Personal information
- Full name: Fabio González Estupiñán
- Date of birth: 12 February 1997 (age 29)
- Place of birth: Ingenio, Spain
- Height: 1.76 m (5 ft 9 in)
- Position: Central midfielder

Team information
- Current team: Racing Ferrol
- Number: 6

Youth career
- Las Palmas

Senior career*
- Years: Team / Apps / (Gls)
- 2016–2019: Las Palmas B / 93 / (2)
- 2017–2025: Las Palmas / 119 / (0)
- 2025: Tenerife / 13 / (0)
- 2026–: Racing Ferrol / 15 / (0)

= Fabio González =

Spanish footballer

Fabio González Estupiñán (born 12 February 1997) is a Spanish professional footballer who plays as a central midfielder for Primera Federación club Racing Ferrol.

==Career==
Born in Ingenio, Las Palmas, Canary Islands, Fabio was an UD Las Palmas youth graduate. He made his senior debut with the reserves on 10 September 2016, starting in a 1–1 Tercera División away draw against UD Ibarra.

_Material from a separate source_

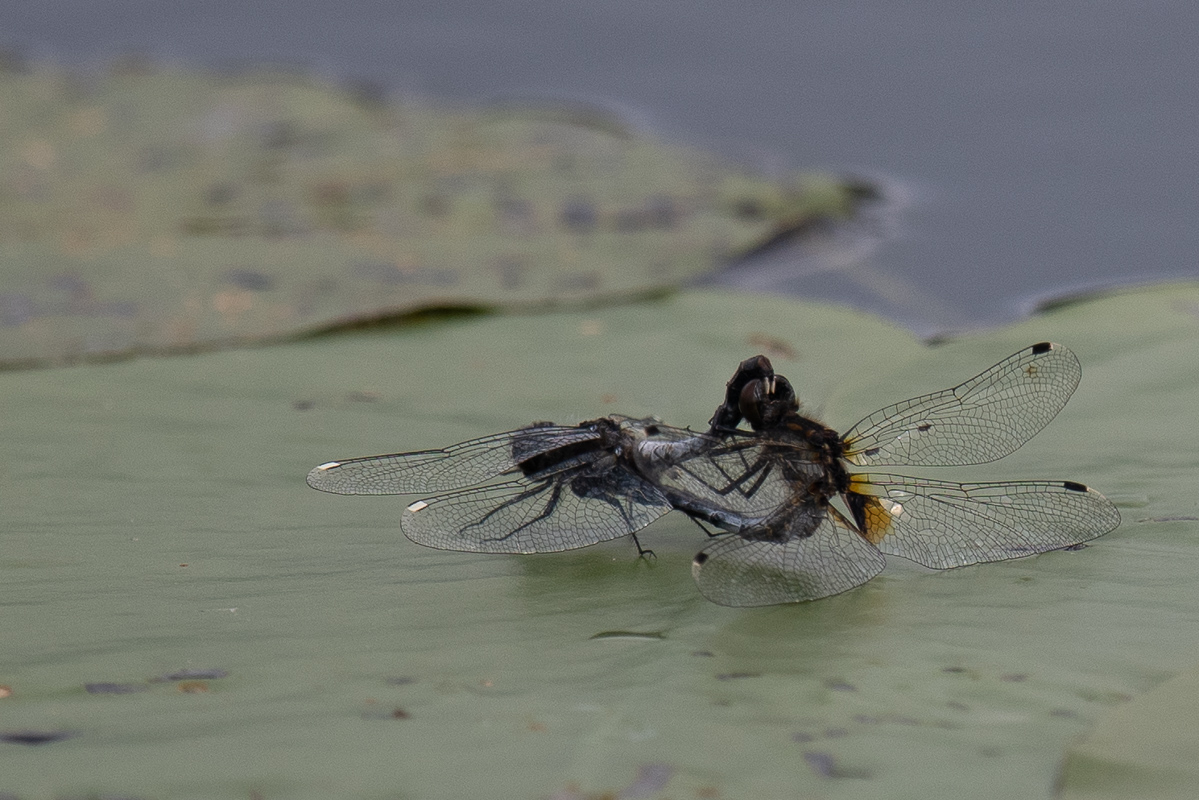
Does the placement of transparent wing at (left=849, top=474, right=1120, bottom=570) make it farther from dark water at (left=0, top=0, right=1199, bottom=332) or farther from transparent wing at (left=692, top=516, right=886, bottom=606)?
dark water at (left=0, top=0, right=1199, bottom=332)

Fabio scored his first senior goal on 7 January 2017, netting the game's only in an away success over CD Buzanada. He made his first team – and La Liga – debut on 26 August, starting in a 5–1 home loss against Atlético Madrid.

On 17 June 2019, Fabio was definitely promoted to the main squad, now in Segunda División. On 21 June 2022, after establishing himself as a starter, he renewed his contract until 2025.

Also regularly used in the 2022–23 season as the club achieved promotion to the top tier, Fabio spent most of the 2023–24 campaign sidelined due to injuries. On 2 January 2025, he terminated his link with the Amarillos, and moved to rivals CD Tenerife on a six-month deal just hours later.